3 tensions Leaders Need to Manage the Hybrid Workplace

Hybrid work is becoming more and more the “new normality” trans-passing the temporary moment. In this new situation, leaders have been wondering: “how can we build an inclusive hybrid culture?”

When it comes to designing an inclusive hybrid work culture, organizations, and teams within them, find their selves facing three main tensions:

  1. Working anytime vs working all the time

The first tension presented is giving individuals the opportunity to choose when they work without imposing, intentionally or not, the expectation that they can be always available. This can be done by clarifying to your team members that they have the chance to choose when they want to work, making sure that they are well aware that there should be times when they are offline.

This can benefit their engagement and protect their well-being at the same time since they would be in power of their own schedule.

  1. Isolation vs invasion

The chance to interact with others fosters the sense of belonging to a team or an organization. By introducing hybrid work solutions, employees would be attending the office less frequently and therefore feel more isolated than before.

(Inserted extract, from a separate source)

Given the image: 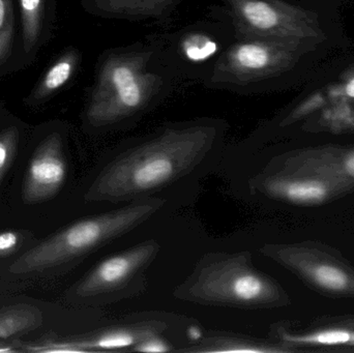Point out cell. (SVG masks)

At the same time, leaders should be aware that scheduling many videocalls can contribute to an invasion of private time and of personal space.

These two aspects can be balanced by the creation of a specific moment that can be used by the employees to gather, connect, and establish or strengthening friendship ties.

  1. Possible vs preferred

The introduction of hybrid or online work allows more flexibility both time and space wise. At the same time, it has been reported that by choosing this new approach to work, employees have been stereotyped as less committed and not worthy of rewards. Therefore, it is critical that everyone in the organization is conscious about the own time and activities to do, in order to help setting new norms and habits.

The right balance varies from organization to organization depending on the priorities, the employees, and their interests. Leaders that recognize their company or team in the situations described in this article will be already a step ahead in building a more inclusive culture.